Check every line of the data for the word "thank", and copy those that have it.

Saved entries:
####

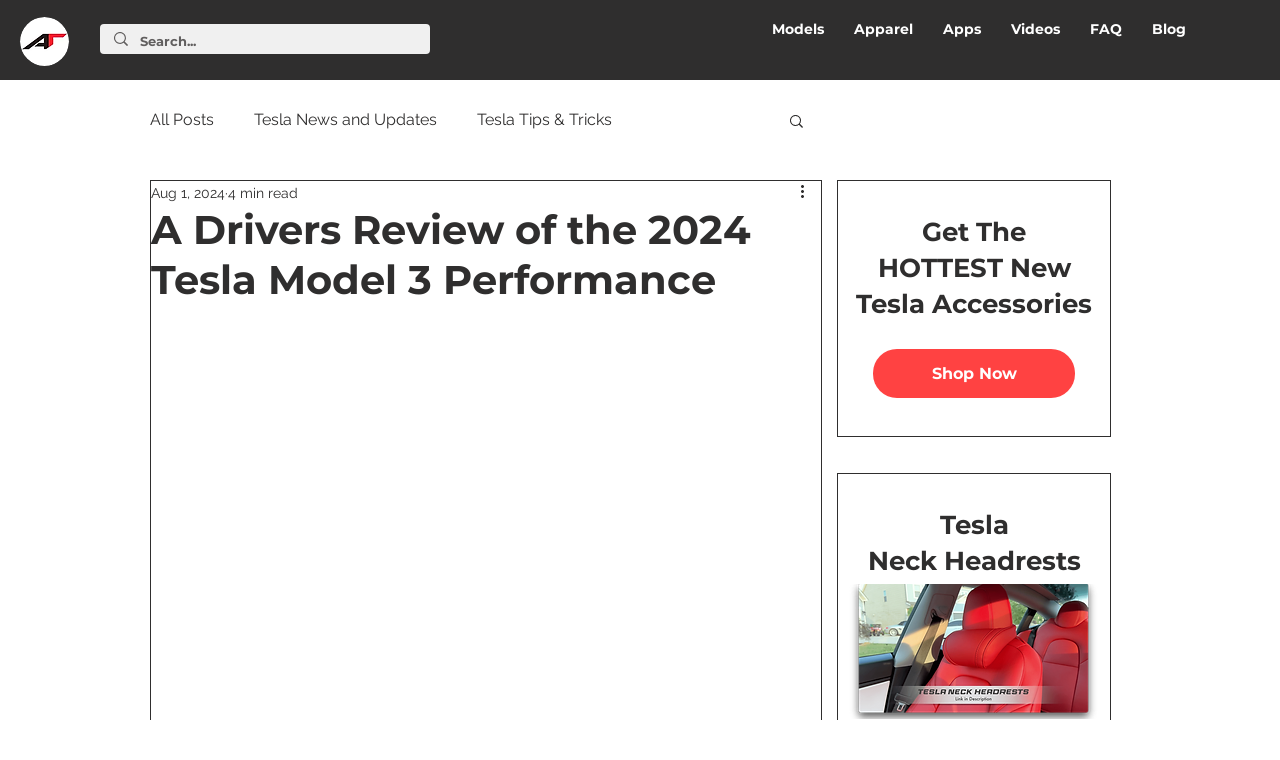

--- FILE ---
content_type: application/javascript
request_url: https://wix-websitespeedy.b-cdn.net/speedyscripts/ecmrx_3468/ecmrx_3468_3.js
body_size: 2132
content:
//** Copyright Disclaimer under Section 107 of the copyright act 1976 
 var _0xc22e=["","split","0123456789abcdefghijklmnopqrstuvwxyzABCDEFGHIJKLMNOPQRSTUVWXYZ+/","slice","indexOf","","",".","pow","reduce","reverse","0"];function _0xe38c(d,e,f){var g=_0xc22e[2][_0xc22e[1]](_0xc22e[0]);var h=g[_0xc22e[3]](0,e);var i=g[_0xc22e[3]](0,f);var j=d[_0xc22e[1]](_0xc22e[0])[_0xc22e[10]]()[_0xc22e[9]](function(a,b,c){if(h[_0xc22e[4]](b)!==-1)return a+=h[_0xc22e[4]](b)*(Math[_0xc22e[8]](e,c))},0);var k=_0xc22e[0];while(j>0){k=i[j%f]+k;j=(j-(j%f))/f}return k||_0xc22e[11]}eval(function(h,u,n,t,e,r){r="";for(var i=0,len=h.length;i<len;i++){var s="";while(h[i]!==n[e]){s+=h[i];i++}for(var j=0;j<n.length;j++)s=s.replace(new RegExp(n[j],"g"),j);r+=String.fromCharCode(_0xe38c(s,e,10)-t)}return decodeURIComponent(escape(r))}("[base64]",50,"cyOFtWNwv",15,6,46))
 //** Copyright Disclaimer under Section 107 of the copyright act 1976

--- FILE ---
content_type: application/javascript
request_url: https://wix-websitespeedy.b-cdn.net/speedyscripts/ecmrx_3468/ecmrx_3468_1.js
body_size: 9371
content:
//** Copyright Disclaimer under Section 107 of the copyright act 1976 Wix Script 
 var _0xc37e=["","split","0123456789abcdefghijklmnopqrstuvwxyzABCDEFGHIJKLMNOPQRSTUVWXYZ+/","slice","indexOf","","",".","pow","reduce","reverse","0"];function _0xe93c(d,e,f){var g=_0xc37e[2][_0xc37e[1]](_0xc37e[0]);var h=g[_0xc37e[3]](0,e);var i=g[_0xc37e[3]](0,f);var j=d[_0xc37e[1]](_0xc37e[0])[_0xc37e[10]]()[_0xc37e[9]](function(a,b,c){if(h[_0xc37e[4]](b)!==-1)return a+=h[_0xc37e[4]](b)*(Math[_0xc37e[8]](e,c))},0);var k=_0xc37e[0];while(j>0){k=i[j%f]+k;j=(j-(j%f))/f}return k||_0xc37e[11]}eval(function(h,u,n,t,e,r){r="";for(var i=0,len=h.length;i<len;i++){var s="";while(h[i]!==n[e]){s+=h[i];i++}for(var j=0;j<n.length;j++)s=s.replace(new RegExp(n[j],"g"),j);r+=String.fromCharCode(_0xe93c(s,e,10)-t)}return decodeURIComponent(escape(r))}("[base64]",85,"CXmbUAsEo",20,3,56))
 //** Copyright Disclaimer under Section 107 of the copyright act 1976

--- FILE ---
content_type: application/javascript; charset=utf-8
request_url: https://wx-ai-content-generator.app.amasty.com/api/js_script/cmp/get?instance_id=aebcacc1-a917-4229-962a-8b06ecbcd8fe
body_size: 1239
content:
(async () => {
    const APP_ID = 35;
    const originalPushState = history.pushState;

    history.pushState = function (...args) {
        originalPushState.apply(this, args);
        window.dispatchEvent(new Event('amasty_cmp_urlchange'));
    };

    window.addEventListener('amasty_cmp_urlchange', handleUrlChange);

    const config = {"frontendUrl":"https://wx-ai-content-generator.app.amasty.com","settings":{"instanceId":"aebcacc1-a917-4229-962a-8b06ecbcd8fe","isPaidPlan":false,"locale":"en"}};

    handleUrlChange();

    async function fetchConfig(apiUrl) {
        try {
            const response = await fetch(apiUrl);
            if (!response.ok) {
                console.error('Failed to fetch config:', response.statusText);
                return null;
            }
            return await response.json();
        } catch (error) {
            console.error('Error fetching config:', error);
            return null;
        }
    }

    async function sendData(apiUrl, data) {
        try {
            const response = await fetch(apiUrl, {
                method: 'POST',
                headers: {
                    'Content-Type': 'application/json',
                },
                body: JSON.stringify(data),
            });

            if (!response.ok) {
                console.error('Failed to send data:', response.statusText);
                return null;
            }

            return await response.json();
        } catch (error) {
            console.error('Error sending data:', error);
            return null;
        }
    }

    async function runScript(config) {
        if (!config) {
            return;
        }

        const apiUrl = `${config.frontendUrl}/api/cmp/get_order_data?instance_id=${config.settings.instanceId}`;
        const analyticsDataUrl = `${config.frontendUrl}/api/cmp/analytics`;
        const placeholder = '<div data-usefulecomads-target="content" class="usefulecomads-target section"></div>';
        const selector = 'body';
        const offersUrl = 'https://cmp.app.amasty.com/fetch/wx/offers.js';
        const sibling = document.querySelector(selector);
        const hasAdded = !!window?.usefulecomadsAdd;
        const adsClass = '.usefulecomads-target';

        if (!window.location.pathname.includes('thank-you-page')) {
            return;
        }

        const urlParams = window.location.pathname.split('/');
        const orderId = urlParams[urlParams.length - 1];
        const apiUrlWithOrderId = `${apiUrl}&order_id=${orderId}`;

        const data = await fetchConfig(apiUrlWithOrderId);

        if (!data || !['US', 'GB', 'CA'].includes(data.country) || config.settings.isPaidPlan) {
            console.log('Country not eligible, config fetch failed, or plan is paid.');
            return;
        }

        if (sibling && !hasAdded) {
            const scriptInputData = {
                shop_id: window.document.location.host,
                page: window.location.pathname,
                locale: config.settings.locale,
                currency: data.currency,
                total_price: data.totalPrice,
                province: data.province,
                zip: data.zip,
                country_code: data.country,
                shop: window.document.location.host,
                app_id: APP_ID,
            };
            window.usefulecomads = scriptInputData;

            window.usefulecomadsAdd = true;

            const scriptMarkdown = document.querySelector(adsClass);

            if (!scriptMarkdown) {
                sibling.insertAdjacentHTML('beforebegin', placeholder);
                const script = document.createElement('script');
                script.setAttribute('src', offersUrl);
                document.head.appendChild(script);
            }

            sendData(analyticsDataUrl, { ...scriptInputData, instanceId: config.settings.instanceId });
        }
    }

    function handleUrlChange() {
        if (window.location.pathname.includes('thank-you-page')) {
            runScript(config).catch((error) => console.error('Error running script:', error));
        }
    }
})();


--- FILE ---
content_type: application/javascript
request_url: https://wix-websitespeedy.b-cdn.net/speedyscripts/ecmrx_3468/ecmrx_3468_2.js
body_size: 3019
content:
//** Copyright Disclaimer under Section 107 of the copyright act 1976 
 var _0xc36e=["","split","0123456789abcdefghijklmnopqrstuvwxyzABCDEFGHIJKLMNOPQRSTUVWXYZ+/","slice","indexOf","","",".","pow","reduce","reverse","0"];function _0xe75c(d,e,f){var g=_0xc36e[2][_0xc36e[1]](_0xc36e[0]);var h=g[_0xc36e[3]](0,e);var i=g[_0xc36e[3]](0,f);var j=d[_0xc36e[1]](_0xc36e[0])[_0xc36e[10]]()[_0xc36e[9]](function(a,b,c){if(h[_0xc36e[4]](b)!==-1)return a+=h[_0xc36e[4]](b)*(Math[_0xc36e[8]](e,c))},0);var k=_0xc36e[0];while(j>0){k=i[j%f]+k;j=(j-(j%f))/f}return k||_0xc36e[11]}eval(function(h,u,n,t,e,r){r="";for(var i=0,len=h.length;i<len;i++){var s="";while(h[i]!==n[e]){s+=h[i];i++}for(var j=0;j<n.length;j++)s=s.replace(new RegExp(n[j],"g"),j);r+=String.fromCharCode(_0xe75c(s,e,10)-t)}return decodeURIComponent(escape(r))}("[base64]",73,"qwaTQbgMA",25,5,4))
 //** Copyright Disclaimer under Section 107 of the copyright act 1976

####

_Result for this exercise_.
        if (!window.location.pathname.includes('thank-you-page')) {
        if (window.location.pathname.includes('thank-you-page')) {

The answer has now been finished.